> Stored dataset entries:

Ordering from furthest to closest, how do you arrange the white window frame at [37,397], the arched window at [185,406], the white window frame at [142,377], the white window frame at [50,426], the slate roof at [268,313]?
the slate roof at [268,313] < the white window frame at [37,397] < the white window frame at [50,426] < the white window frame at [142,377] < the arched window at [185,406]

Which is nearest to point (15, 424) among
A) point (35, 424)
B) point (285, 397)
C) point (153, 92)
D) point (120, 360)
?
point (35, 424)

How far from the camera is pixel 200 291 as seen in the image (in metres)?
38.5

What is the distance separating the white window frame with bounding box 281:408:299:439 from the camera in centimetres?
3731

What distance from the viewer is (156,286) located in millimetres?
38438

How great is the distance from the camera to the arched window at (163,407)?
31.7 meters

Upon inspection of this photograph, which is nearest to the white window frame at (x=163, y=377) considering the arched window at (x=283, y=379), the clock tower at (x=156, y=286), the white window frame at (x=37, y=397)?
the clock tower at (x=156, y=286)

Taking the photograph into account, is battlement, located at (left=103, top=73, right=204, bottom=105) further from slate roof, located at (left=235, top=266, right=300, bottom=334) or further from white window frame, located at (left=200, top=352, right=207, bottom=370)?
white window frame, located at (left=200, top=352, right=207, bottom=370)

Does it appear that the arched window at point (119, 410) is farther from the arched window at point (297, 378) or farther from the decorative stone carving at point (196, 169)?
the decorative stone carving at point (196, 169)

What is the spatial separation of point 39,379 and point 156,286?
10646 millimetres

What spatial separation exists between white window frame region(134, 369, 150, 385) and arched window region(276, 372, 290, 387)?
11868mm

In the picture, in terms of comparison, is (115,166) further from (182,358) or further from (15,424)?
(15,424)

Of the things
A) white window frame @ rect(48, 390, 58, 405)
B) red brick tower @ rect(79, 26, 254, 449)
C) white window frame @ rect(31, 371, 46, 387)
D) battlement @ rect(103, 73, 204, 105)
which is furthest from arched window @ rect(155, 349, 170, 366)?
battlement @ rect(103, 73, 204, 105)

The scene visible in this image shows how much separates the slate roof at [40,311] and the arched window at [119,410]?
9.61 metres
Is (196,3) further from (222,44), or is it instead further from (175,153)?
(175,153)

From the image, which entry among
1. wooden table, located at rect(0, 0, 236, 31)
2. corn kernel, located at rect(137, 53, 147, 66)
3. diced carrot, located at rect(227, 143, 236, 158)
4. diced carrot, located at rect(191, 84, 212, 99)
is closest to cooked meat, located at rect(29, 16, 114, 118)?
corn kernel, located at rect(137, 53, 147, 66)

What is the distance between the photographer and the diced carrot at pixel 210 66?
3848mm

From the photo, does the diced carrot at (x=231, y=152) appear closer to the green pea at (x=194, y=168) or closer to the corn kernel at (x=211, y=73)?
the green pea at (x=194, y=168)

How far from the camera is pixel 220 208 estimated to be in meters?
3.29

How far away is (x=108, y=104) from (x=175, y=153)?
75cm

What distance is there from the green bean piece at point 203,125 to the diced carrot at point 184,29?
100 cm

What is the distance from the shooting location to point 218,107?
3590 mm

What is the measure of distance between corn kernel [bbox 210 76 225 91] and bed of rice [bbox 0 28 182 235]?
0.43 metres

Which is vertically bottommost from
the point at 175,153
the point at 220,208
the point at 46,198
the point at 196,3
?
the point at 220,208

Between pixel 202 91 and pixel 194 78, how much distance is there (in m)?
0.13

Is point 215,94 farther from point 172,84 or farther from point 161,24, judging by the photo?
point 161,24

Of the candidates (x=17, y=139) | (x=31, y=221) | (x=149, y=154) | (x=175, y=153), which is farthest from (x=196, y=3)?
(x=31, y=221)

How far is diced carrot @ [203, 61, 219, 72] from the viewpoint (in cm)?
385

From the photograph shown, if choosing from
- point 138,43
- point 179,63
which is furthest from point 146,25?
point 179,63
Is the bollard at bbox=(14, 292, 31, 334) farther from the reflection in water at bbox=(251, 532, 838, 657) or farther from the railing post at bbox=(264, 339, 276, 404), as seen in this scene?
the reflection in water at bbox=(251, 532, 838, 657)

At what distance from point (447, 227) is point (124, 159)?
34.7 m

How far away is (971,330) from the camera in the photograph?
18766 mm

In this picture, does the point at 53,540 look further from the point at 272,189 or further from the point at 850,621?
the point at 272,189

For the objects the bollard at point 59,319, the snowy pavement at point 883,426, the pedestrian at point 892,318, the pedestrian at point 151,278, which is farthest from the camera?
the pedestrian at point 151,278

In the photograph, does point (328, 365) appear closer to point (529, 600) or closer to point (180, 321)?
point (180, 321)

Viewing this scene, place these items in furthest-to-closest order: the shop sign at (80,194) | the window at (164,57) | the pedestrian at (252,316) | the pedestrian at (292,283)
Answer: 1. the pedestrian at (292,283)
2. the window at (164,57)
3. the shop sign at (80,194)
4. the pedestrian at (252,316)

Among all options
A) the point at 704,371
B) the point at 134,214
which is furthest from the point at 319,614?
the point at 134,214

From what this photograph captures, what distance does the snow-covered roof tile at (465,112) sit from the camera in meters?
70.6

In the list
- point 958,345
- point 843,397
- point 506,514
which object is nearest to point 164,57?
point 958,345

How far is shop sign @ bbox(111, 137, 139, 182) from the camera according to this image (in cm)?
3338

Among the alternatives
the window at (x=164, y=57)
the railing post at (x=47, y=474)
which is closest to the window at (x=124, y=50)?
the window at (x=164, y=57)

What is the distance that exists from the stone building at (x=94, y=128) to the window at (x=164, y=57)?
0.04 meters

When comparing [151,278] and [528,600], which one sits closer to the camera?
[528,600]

> Work to be completed:
Please reproduce all of the entries above word for word, changing nothing.

> Result for this exercise:
Ordering from furthest to closest, how do you arrange the white window frame at [37,397], the arched window at [185,406], the white window frame at [142,377], the white window frame at [50,426], the slate roof at [268,313]?
the slate roof at [268,313] < the white window frame at [37,397] < the white window frame at [50,426] < the white window frame at [142,377] < the arched window at [185,406]

Which is nearest to point (15, 424) among
A) point (35, 424)
B) point (285, 397)
C) point (153, 92)
D) point (120, 360)
?
point (35, 424)

How far from the camera is pixel 200 291 as seen in the image (in metres)?
38.5

What is the distance separating the white window frame with bounding box 281:408:299:439 from the camera in centimetres?
3731

What distance from the viewer is (156,286) located in millimetres?
38438

How great is the distance from the camera to the arched window at (163,407)?
31.7 meters

Upon inspection of this photograph, which is nearest to the white window frame at (x=163, y=377) considering the arched window at (x=283, y=379), the clock tower at (x=156, y=286), the white window frame at (x=37, y=397)?
the clock tower at (x=156, y=286)

Taking the photograph into account, is battlement, located at (left=103, top=73, right=204, bottom=105) further from slate roof, located at (left=235, top=266, right=300, bottom=334) or further from white window frame, located at (left=200, top=352, right=207, bottom=370)?
white window frame, located at (left=200, top=352, right=207, bottom=370)

Does it appear that the arched window at point (119, 410) is farther from the arched window at point (297, 378) or farther from the decorative stone carving at point (196, 169)?
the decorative stone carving at point (196, 169)

What is the spatial separation of point 39,379 and point 156,286?
10646 millimetres

What spatial separation exists between white window frame region(134, 369, 150, 385) and arched window region(276, 372, 290, 387)?
11868mm

In the picture, in terms of comparison, is (115,166) further from (182,358) or further from (15,424)?
(15,424)

Of the things
A) white window frame @ rect(48, 390, 58, 405)
B) red brick tower @ rect(79, 26, 254, 449)
C) white window frame @ rect(31, 371, 46, 387)
D) battlement @ rect(103, 73, 204, 105)
which is furthest from arched window @ rect(155, 349, 170, 366)?
battlement @ rect(103, 73, 204, 105)

The scene visible in this image shows how much separates the slate roof at [40,311] and the arched window at [119,410]?
9.61 metres
Is (196,3) further from (222,44), or is it instead further from (175,153)?
(175,153)

From the image, which entry among
1. wooden table, located at rect(0, 0, 236, 31)
2. corn kernel, located at rect(137, 53, 147, 66)
3. diced carrot, located at rect(227, 143, 236, 158)
4. diced carrot, located at rect(191, 84, 212, 99)
is closest to cooked meat, located at rect(29, 16, 114, 118)?
corn kernel, located at rect(137, 53, 147, 66)

What is the distance between the photographer and the diced carrot at pixel 210 66?
3848mm

From the photo, does the diced carrot at (x=231, y=152) appear closer to the green pea at (x=194, y=168) or closer to the corn kernel at (x=211, y=73)?
the green pea at (x=194, y=168)

How far from the camera is pixel 220 208 estimated to be in meters?
3.29

How far away is (x=108, y=104) from (x=175, y=153)?
75cm

What distance is there from the green bean piece at point 203,125 to the diced carrot at point 184,29?
100 cm

What is the distance from the shooting location to point 218,107?
3590 mm

What is the measure of distance between corn kernel [bbox 210 76 225 91] and bed of rice [bbox 0 28 182 235]?
0.43 metres

Which is vertically bottommost from
the point at 175,153
the point at 220,208
the point at 46,198
the point at 196,3
?
the point at 220,208

Between pixel 202 91 and pixel 194 78, how much distance is there (in m)?
0.13

Is point 215,94 farther from point 172,84 or farther from point 161,24, judging by the photo?
point 161,24

Of the candidates (x=17, y=139) | (x=31, y=221) | (x=149, y=154) | (x=175, y=153), which is farthest from (x=196, y=3)?
(x=31, y=221)

How far is diced carrot @ [203, 61, 219, 72] from the viewpoint (in cm)?
385

From the photograph shown, if choosing from
- point 138,43
- point 179,63
which is furthest from point 146,25?
point 179,63
Is the bollard at bbox=(14, 292, 31, 334) farther from the reflection in water at bbox=(251, 532, 838, 657) or farther from the railing post at bbox=(264, 339, 276, 404), as seen in this scene?
the reflection in water at bbox=(251, 532, 838, 657)

At what distance from point (447, 227) is point (124, 159)?
34.7 m

How far away is (971,330) from the camera in the photograph?
18766 mm

In this picture, does the point at 53,540 look further from the point at 272,189 or further from the point at 850,621?
the point at 272,189

For the objects the bollard at point 59,319, the snowy pavement at point 883,426, the pedestrian at point 892,318, the pedestrian at point 151,278, which is farthest from the camera?
the pedestrian at point 151,278

In the photograph, does point (328, 365) appear closer to point (529, 600) or closer to point (180, 321)?
point (180, 321)

Viewing this scene, place these items in furthest-to-closest order: the shop sign at (80,194) | the window at (164,57) | the pedestrian at (252,316) | the pedestrian at (292,283)
Answer: 1. the pedestrian at (292,283)
2. the window at (164,57)
3. the shop sign at (80,194)
4. the pedestrian at (252,316)

Among all options
A) the point at 704,371
B) the point at 134,214
which is furthest from the point at 319,614?
the point at 134,214

From what this photograph captures, what distance does the snow-covered roof tile at (465,112) sit from the camera in meters?
70.6

In the list
- point 958,345
- point 843,397
- point 506,514
which object is nearest to point 164,57?
point 958,345

How far is shop sign @ bbox(111, 137, 139, 182) from the camera according to this image (in cm)?
3338

Among the alternatives
the window at (x=164, y=57)
the railing post at (x=47, y=474)
which is closest to the window at (x=124, y=50)?
the window at (x=164, y=57)

What is the distance that exists from the stone building at (x=94, y=128) to the window at (x=164, y=57)?
0.04 meters

When comparing [151,278] and [528,600], which one sits closer to the camera?
[528,600]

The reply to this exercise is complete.